Les arbres ensorcelés eux-aussi, en frémissent doucement des racines à la cime. Je me demande si quelquefois, ils n'auraient pas envie d'échanger leurs feuilles contre des plumes ! Ces petites boules d'or m'ont peint du soleil dans les yeux. L'inspiration est là présente, bouillonnante sous ma caboche. Silencieusement, patiemment, passionnément, j'ai revêtu les habits du pèlerin de la nature.

 

 

 Animal et végétalgrebe.jpg 

Je me blottis parmi les branchages sur une hauteur face à l’étang des galets. C’est un petit coin tranquille que j’avais repéré, bien à l’abri du bruit et des mouvements des promeneurs au détour du sentier. Une légère butte qu’il faut descendre et me voilà tout au bord, un peu en hauteur de l’étang si près des bruissements des passereaux et du passage des anatidés. Je me blottis. J’appartiens dès lors au lieu choisi, je respire avec lui, tous mes sens en éveil.

 

Je guette le passage du couple de grèbes huppés, petites merveilles d’oiseaux d’eau au charme fou et qui se font tellement discrets et si fins qu’on a du mal à les repérer sur l’horizon. Ils ont une tête en delta surmontée d’une huppe que l’on croirait des oreilles, l’œil rouge bien vif et perçant, et pratiquent le plongeon avec une belle dextérité qui les voit sauter en arrière et s’engouffrer soudain totalement dans l’eau pour aller chercher quelque petit poisson ou insecte au fond de l’étang.

 

Ne les attendez surtout pas à l’endroit où ils ont plongé, ce serait trop facile ! Non, il convient encore de se crever les yeux sur l’étang pour avoir de nouveau le droit de les admirer. Un grèbe huppé, cela se mérite. Quant à le prendre en photos, cela relève de l’art. Pour observer ce punk attendrissant, le repérer de loin est donc indispensable. La qualité de l’approche est source de réussite ou d’échec. Elle doit être silencieuse et masquée, par respect pour l’oiseau qui ne doit pas se sentir agressé dans un univers qui est d’abord le sien. Oui, j’appartiens bien au lieu d’observation et non l’inverse, il faut l’avoir toujours à l’esprit.

 

Ne pas respecter ces règles élémentaires aboutirait de toute façon à une sanction immédiate. Les grèbes s’éloigneraient très rapidement en plongeant et ressortiraient trop loin hors de portée de l’œil et de l’objectif.
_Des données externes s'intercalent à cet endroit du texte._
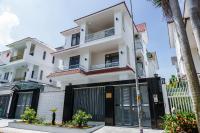 HomyPlus Apartment - B&B Ho Chi Minh City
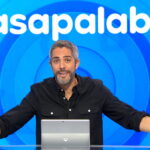 Roberto Leal en 'Pasapalabra'.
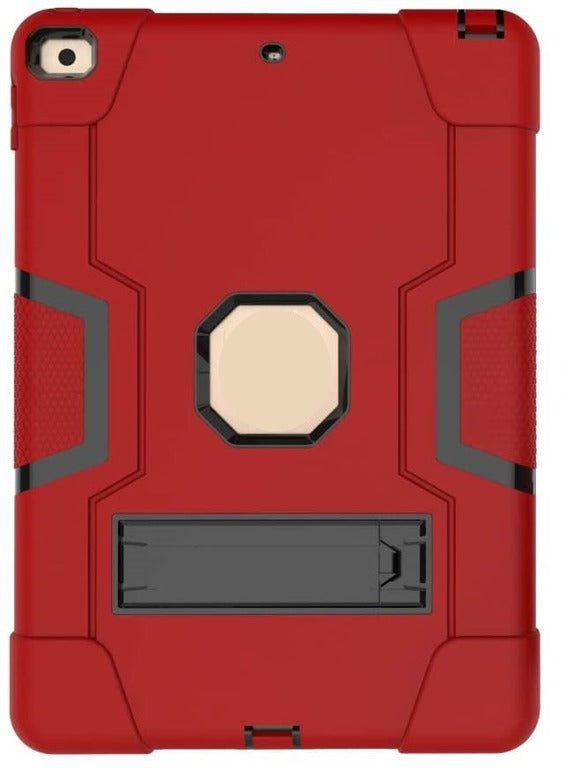 Funda rudo con base para Ipad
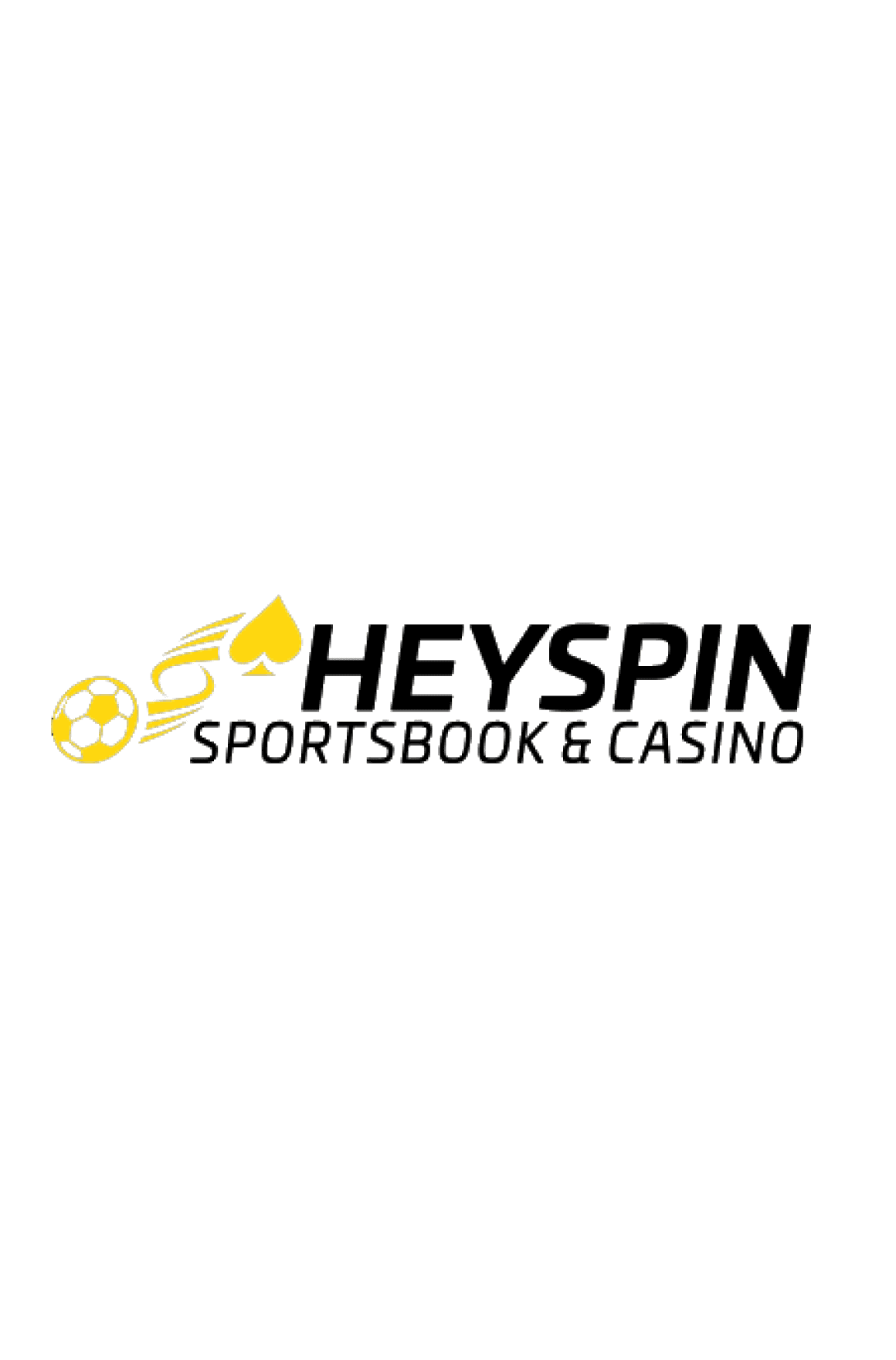 HeySpin Casino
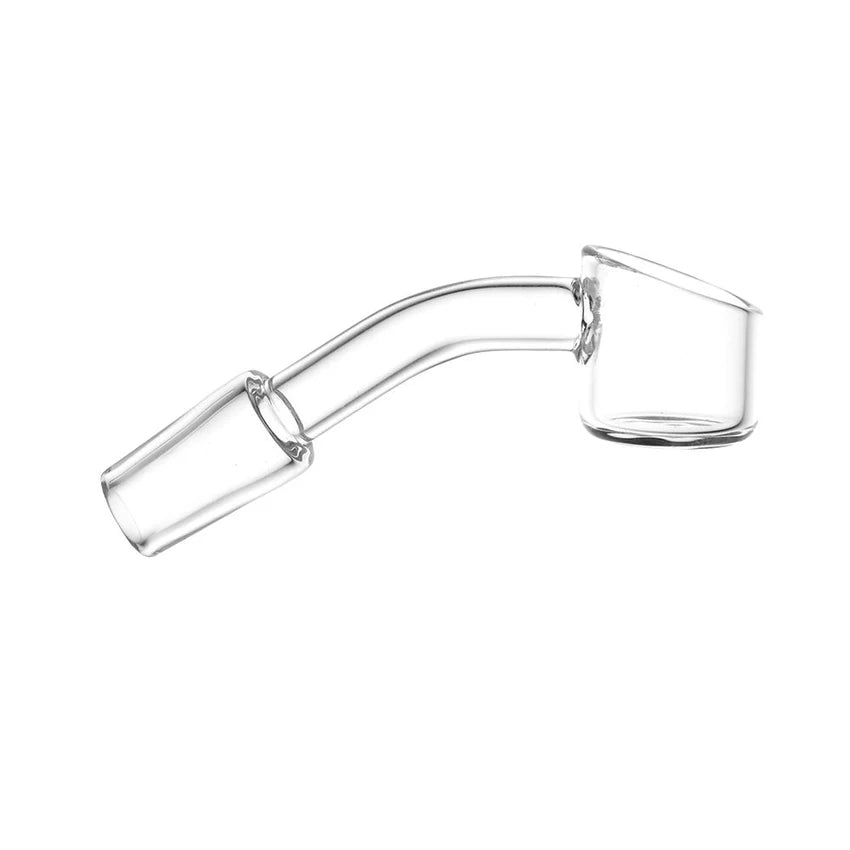 CaliConnected 45-Degree Quartz Banger (14mm, 45°)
C’est particulièrement le cas au stade de la couvée ou du port de la nichée. Mais quelle satisfaction de réaliser des photos du couple avec les petits sur le dos ! Un cadeau de dame nature.

 

Je reste là à guetter ce passage qui ne se fera pas. Contemplative, je respire simplement de tous mes pores cet instant-là, ce paysage-là qui me sont offerts et que j’ai appris à absorber comme un buvard. Moments intenses emplis d’espérance de ce que l’on attend, d’images fortes ou enchanteresses que l’on n’attendait pas, de partages avec l’animal et le végétal, de transposition puis de retrouvailles de l’humain avec la nature.

 

Je regarde ce troglodyte mignon qui surgit des feuillus et sautille à quelques centimètres de moi. Je me sens en totale harmonie maintenant avec cette nature qui m’environne. Je n’ose même pas bouger pour tenter une photo. Cela ne servirait à rien, le mignon s’envolerait dans la fraction de seconde. Je l’observe, il sautille allègrement parmi les feuilles et les brindilles. Il cherche quelque nourriture, il sifflote. Il est chez lui.

 

Le ciel partage le paysage par les couleurs qu’il projette , il lui offre sa lumière, il le nourrit. L’eau scintille aux vibrations du vent, elle s’imprègne de l’air et frémit. Images fugaces de vitraux, miroirs de l’eau que les canards brisent et puis recréent par leur barbotage. Je tourne la tête doucement. Le troglodyte mignon a disparu.